■ AVAILABLE DATA ■
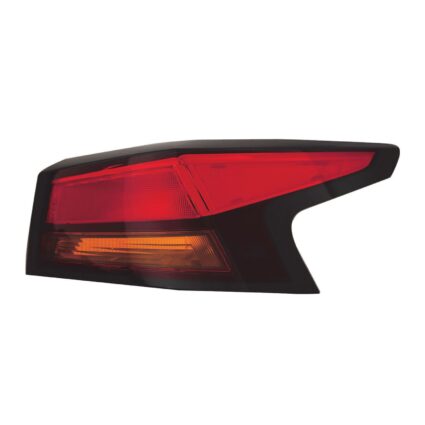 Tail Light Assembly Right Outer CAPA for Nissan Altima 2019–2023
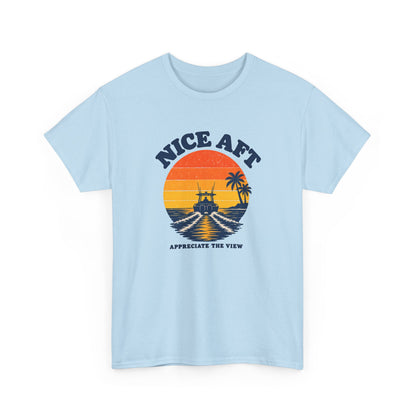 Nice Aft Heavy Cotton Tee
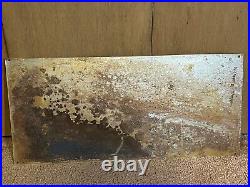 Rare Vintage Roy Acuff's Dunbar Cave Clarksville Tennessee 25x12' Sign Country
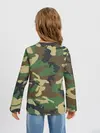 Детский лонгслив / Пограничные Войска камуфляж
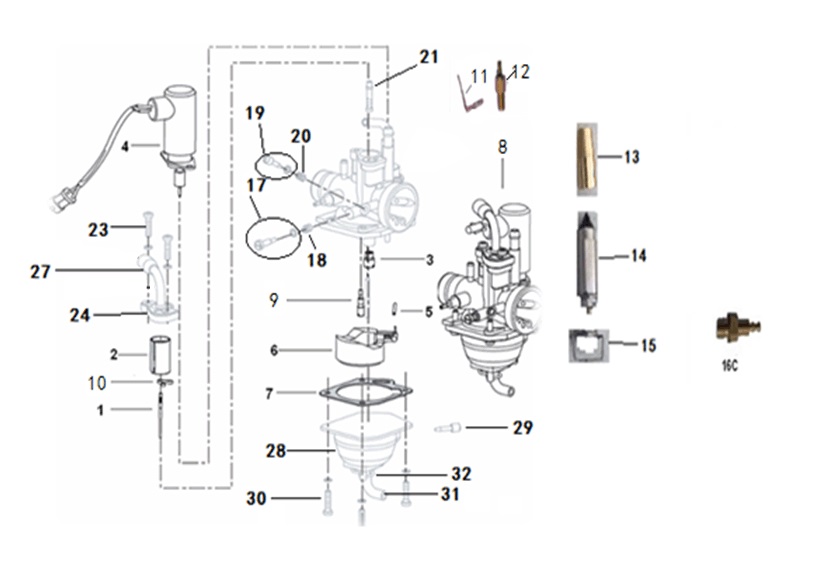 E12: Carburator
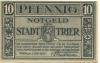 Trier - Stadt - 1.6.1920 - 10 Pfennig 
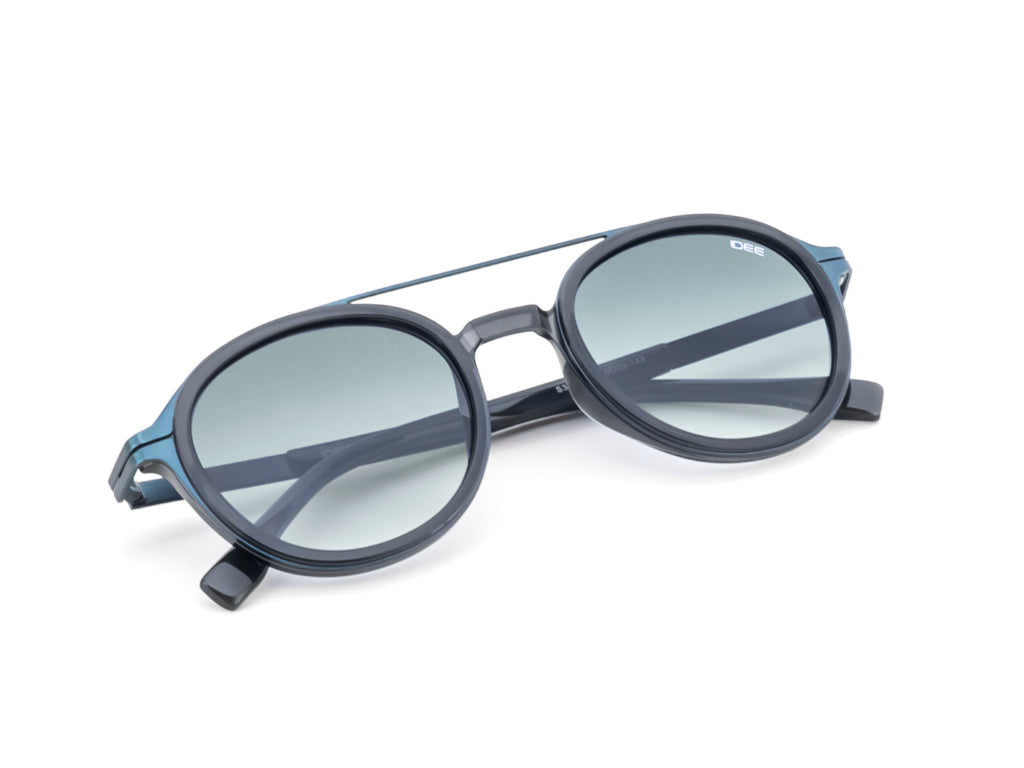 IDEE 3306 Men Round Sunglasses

---

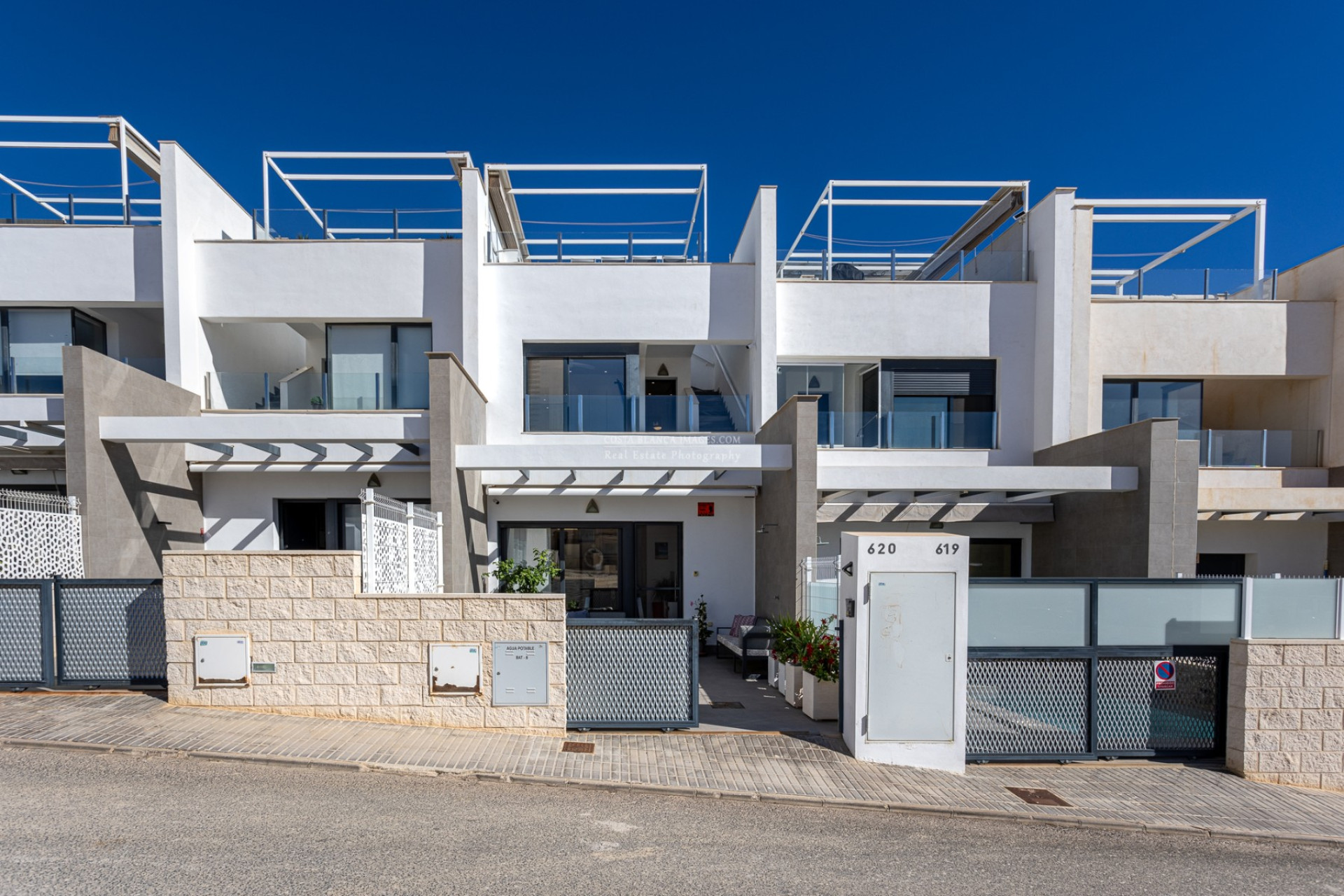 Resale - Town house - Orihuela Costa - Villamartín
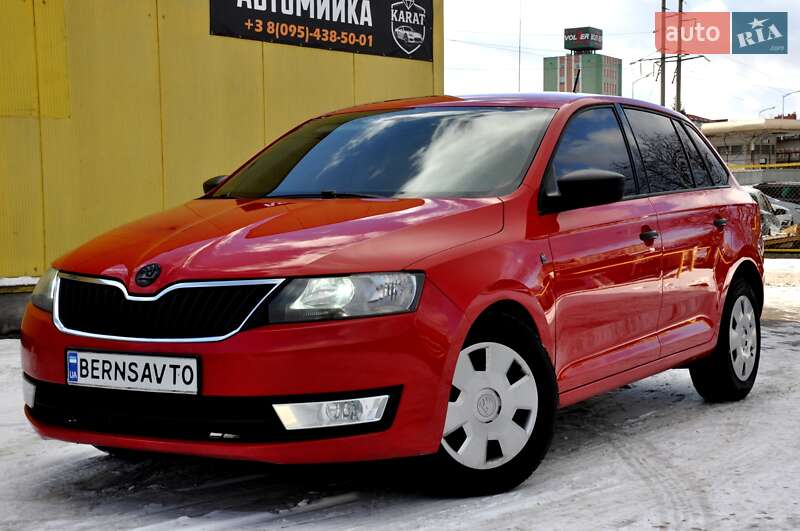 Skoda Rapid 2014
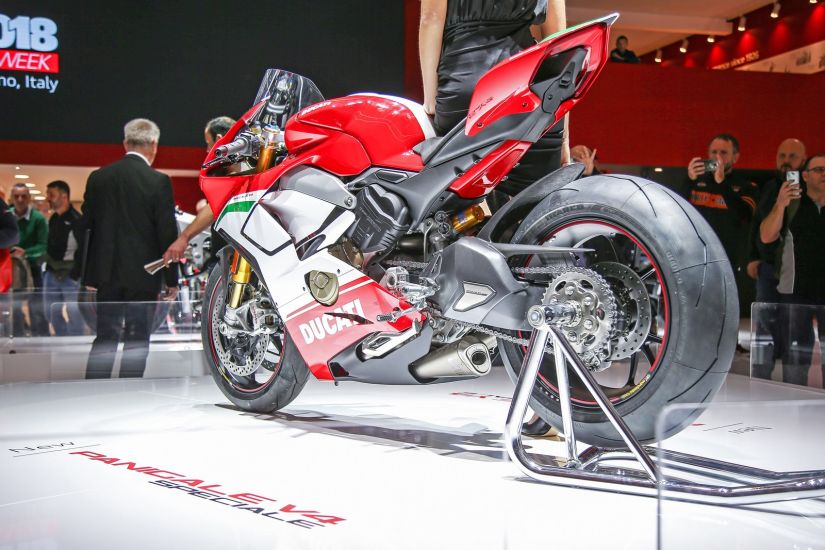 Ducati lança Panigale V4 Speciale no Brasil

* * *

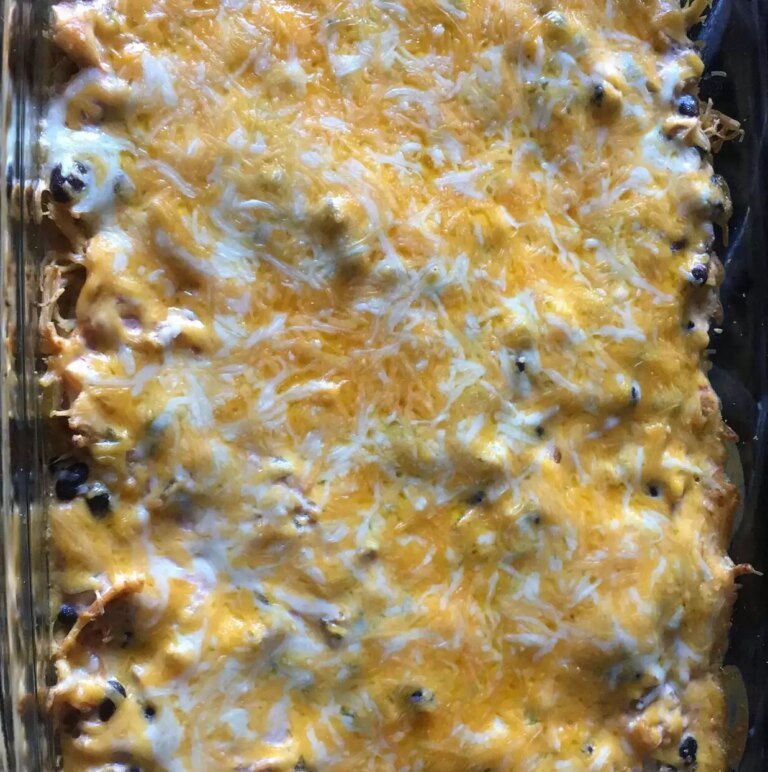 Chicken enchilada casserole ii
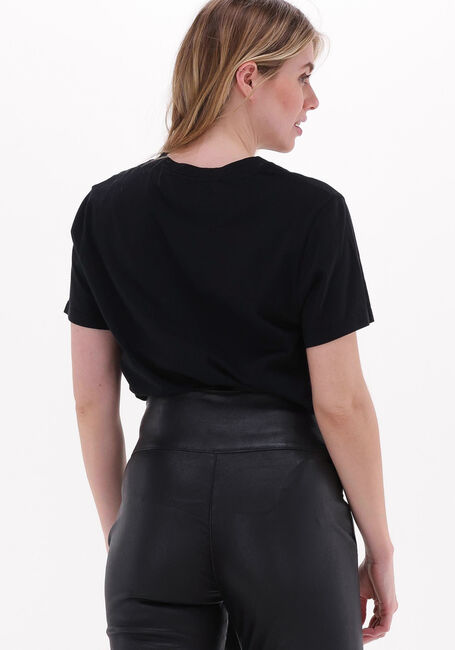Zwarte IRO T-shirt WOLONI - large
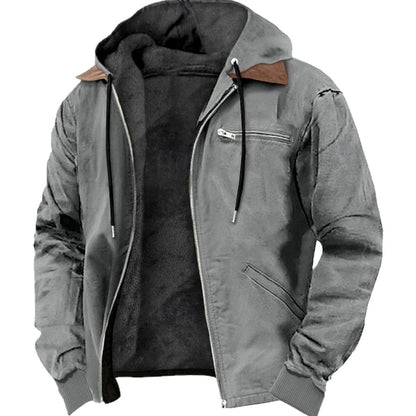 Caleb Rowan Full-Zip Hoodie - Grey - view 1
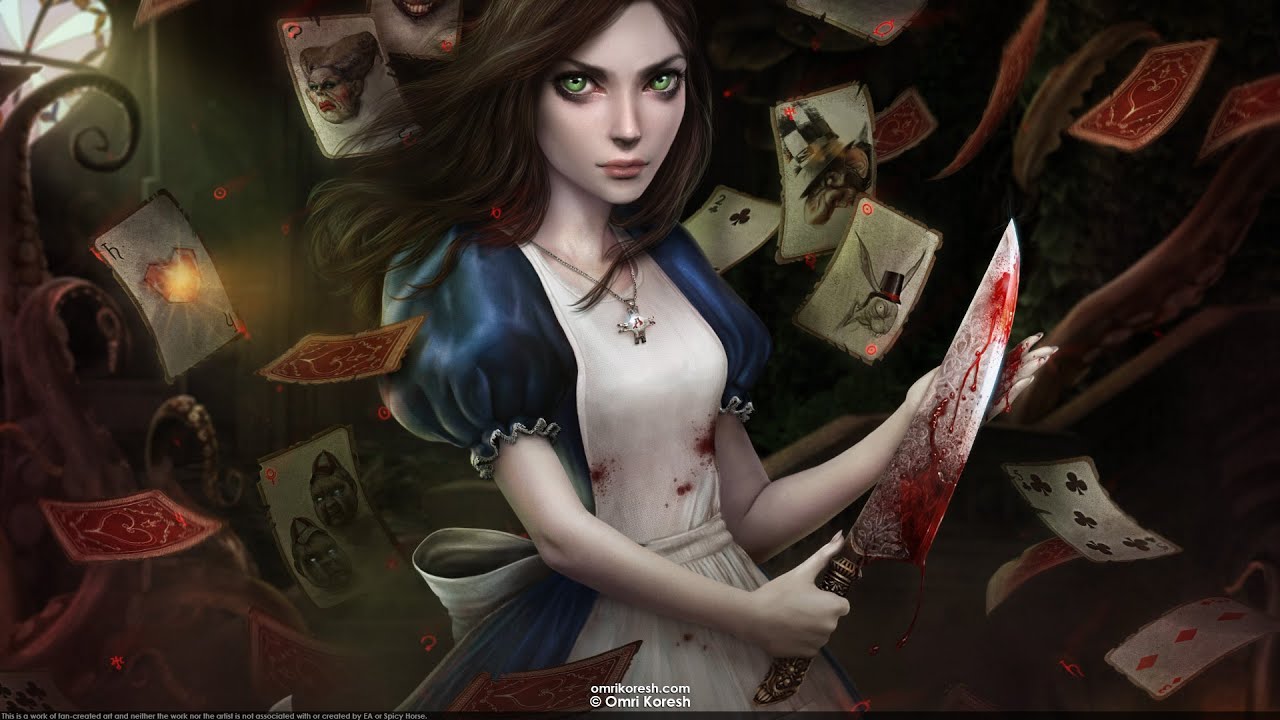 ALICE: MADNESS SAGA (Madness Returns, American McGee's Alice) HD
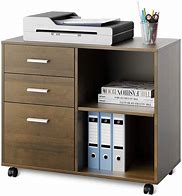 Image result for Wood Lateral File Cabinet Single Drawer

■ WHAT IS REQUIRED ■
The answer must be the lines above from the one containing "Skoda Rapid 2014" through the one containing "Ducati lança Panigale V4 Speciale no Brasil", reproduced exactly, with no pictures and nothing else.

■ RESULT OF THE TASK ■
 Skoda Rapid 2014
 Ducati lança Panigale V4 Speciale no Brasil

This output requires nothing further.